Configuring Certificate and Keys Usage

You need to configure each SIMULIA Execution Engine in your Federation environment to use digital certificates and exchanged keys (.jks files). All the security credentials for each SIMULIA Execution Engine are stored in the system’s .jks key database file. This file contains the server’s full certificate (with private and public keys) and the partner’s public key.

  1. Open the WebSphere Administrative console on the local SIMULIA Execution Engine as described in Deploying (Installing) the Feature. This process is also described in detail in the SIMULIA Execution Engine Installation and Configuration Guide - WebSphere.
  2. On the left side of the console, expand the Security option.
  3. Click SSL certificate and key management.

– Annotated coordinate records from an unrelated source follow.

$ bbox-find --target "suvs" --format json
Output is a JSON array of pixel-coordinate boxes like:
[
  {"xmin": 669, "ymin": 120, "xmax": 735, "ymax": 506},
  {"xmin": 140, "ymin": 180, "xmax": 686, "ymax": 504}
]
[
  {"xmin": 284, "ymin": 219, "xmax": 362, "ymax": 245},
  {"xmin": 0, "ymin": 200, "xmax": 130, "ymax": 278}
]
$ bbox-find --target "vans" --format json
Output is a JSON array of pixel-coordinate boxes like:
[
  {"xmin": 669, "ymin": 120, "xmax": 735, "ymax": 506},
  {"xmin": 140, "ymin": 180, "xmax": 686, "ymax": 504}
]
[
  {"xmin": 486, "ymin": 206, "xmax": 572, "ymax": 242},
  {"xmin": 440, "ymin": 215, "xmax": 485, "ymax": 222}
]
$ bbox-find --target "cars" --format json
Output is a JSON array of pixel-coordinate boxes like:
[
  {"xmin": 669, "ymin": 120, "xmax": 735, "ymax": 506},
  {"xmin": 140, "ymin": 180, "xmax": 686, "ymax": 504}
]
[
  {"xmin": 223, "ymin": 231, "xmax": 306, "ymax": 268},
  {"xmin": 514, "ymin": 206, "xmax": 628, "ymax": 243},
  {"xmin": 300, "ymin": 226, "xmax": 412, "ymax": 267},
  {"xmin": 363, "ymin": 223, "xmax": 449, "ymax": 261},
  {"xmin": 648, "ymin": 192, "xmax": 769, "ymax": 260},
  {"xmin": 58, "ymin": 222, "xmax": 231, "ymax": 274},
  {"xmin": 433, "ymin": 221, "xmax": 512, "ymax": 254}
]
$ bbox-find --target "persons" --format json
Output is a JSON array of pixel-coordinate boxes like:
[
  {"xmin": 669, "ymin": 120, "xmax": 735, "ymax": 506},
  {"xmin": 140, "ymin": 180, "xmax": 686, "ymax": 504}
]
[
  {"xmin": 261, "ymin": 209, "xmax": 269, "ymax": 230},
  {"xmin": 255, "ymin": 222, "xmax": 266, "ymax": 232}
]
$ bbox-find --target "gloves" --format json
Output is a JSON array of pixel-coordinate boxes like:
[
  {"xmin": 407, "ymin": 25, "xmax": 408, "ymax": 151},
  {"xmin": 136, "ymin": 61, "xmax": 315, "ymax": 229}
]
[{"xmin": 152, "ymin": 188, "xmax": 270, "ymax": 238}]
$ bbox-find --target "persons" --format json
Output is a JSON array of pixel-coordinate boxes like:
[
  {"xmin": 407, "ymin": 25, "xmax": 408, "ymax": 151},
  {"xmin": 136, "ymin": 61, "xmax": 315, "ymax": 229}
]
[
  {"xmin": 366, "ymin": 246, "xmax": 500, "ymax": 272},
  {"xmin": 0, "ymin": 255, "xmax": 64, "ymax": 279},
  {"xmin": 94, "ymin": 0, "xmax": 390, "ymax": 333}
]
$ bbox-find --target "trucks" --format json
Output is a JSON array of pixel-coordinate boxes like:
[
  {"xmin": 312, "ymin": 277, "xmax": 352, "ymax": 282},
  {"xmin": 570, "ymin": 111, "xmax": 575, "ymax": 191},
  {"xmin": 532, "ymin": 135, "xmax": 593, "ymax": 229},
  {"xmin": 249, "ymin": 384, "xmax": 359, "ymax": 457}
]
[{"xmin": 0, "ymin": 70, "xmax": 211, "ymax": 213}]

    The SSL certificate and key management screen appears.

  4. In the Related Items area on the right side of the console, click Key stores and certificates.

    A list of key stores and certificates appears.

  5. Click New.
  6. Type the following information in the corresponding text boxes:

    • Name: FiperB2B

    • Path: \keys\server.jks (where server is the name of the local SIMULIA Execution Engine)

      Note: This keys directory was created in Creating Digital Certificates. The .jks file should be the only file of its type located in the directory.

    • Password: Enter the password that was used to protect this key file at the time the key file was created.

  7. From the Type list, select JKS.
  8. Click OK.

    The new item is added to the list of existing items.

  9. Near the top of the right side of the WebSphere console, click SSL certificate and key management.
  10. In the Related Items area on the right side of the console, click SSL configurations.

    A list of SSL configurations appears.

  11. Click New.
  12. In the Name text box, type FiperSSL.
  13. From the Trust store name list, select FiperB2B.
  14. From the Keystore name list, select FiperB2B.
  15. Click Get certificate aliases.

    The two lists below the button are automatically populated with information from the keystore file.

  16. Verify that the retrieved information is accurate.
  17. Click OK.

    The new SSL configuration appears in the list.

  18. On the left side of the console, expand the Environment option.
  19. Click Virtual hosts.

    The virtual hosts information appears.

  20. In the Name column on the right side of the console, click default_host.

    The default host information appears.

  21. On the right side of the console, click Host Aliases.

    A list of hosts and port numbers is shown. A default WebSphere installation will have ports similar to the following defined: 9080, 9443, and 80.

  22. Verify that port 443 exists. If this port has not been defined, perform the following actions to create it:
    1. Click New.
    2. In the Host Name text box, verify that * is displayed.
    3. Enter 443 in the Port text box.
    4. Click OK to add the new host alias.

      Port 443 now appears in the port list.

  23. On the left side of the console, expand the Servers option, and expand the Server Types option.
  24. Click WebSphere application servers.

    The Application servers screen appears.

  25. Click server1.
  26. On the right side of the console, expand the Web Container Settings option.

    Additional links appear.

  27. Click Web container transport chains.

    A list of Web container transport chains appears.

  28. Click New to create a new transport chain.
  29. In the corresponding text box, enter a transport chain name (for example, FiperInboundSecure).
  30. From the Transport chain template list (second item in the list), select WebContainer-Secure, and click Next.

    The port information appears.

  31. In the Port name text box, enter a new name (for example, FiperSSLPort).

    Note: Leave the Host text box set to the default value of *.

  32. In the Port text box, enter 443, and click Next.

    The confirm screen appears.

  33. Click Finish.

    You are returned to the list of transport chains.

  34. Locate the new transport chain you just created (for example, FiperInboundSecure), and click its name in the Name column.
  35. In the Transport Channels area, click the SSL_inbound_channel (SSL_4) link.
  36. From the Select SSL Configuration list, select the SSL configuration you created in Step 12 above (for example, FiperSSL).
  37. Click OK.

    You are returned to the new transport chain screen.

  38. Click OK.

    You are returned to the list of transport chains.

  39. Click Save at the top of the interface to save the updated WebSphere configuration.
  40. Log out of the WebSphere Administrative console.
  41. Repeat Steps 1 through 40 for each SIMULIA Execution Engine in your Federation environment.
  42. Proceed to Adding the Certification Signer to the Trust Store of the SIMULIA Execution Engine Server.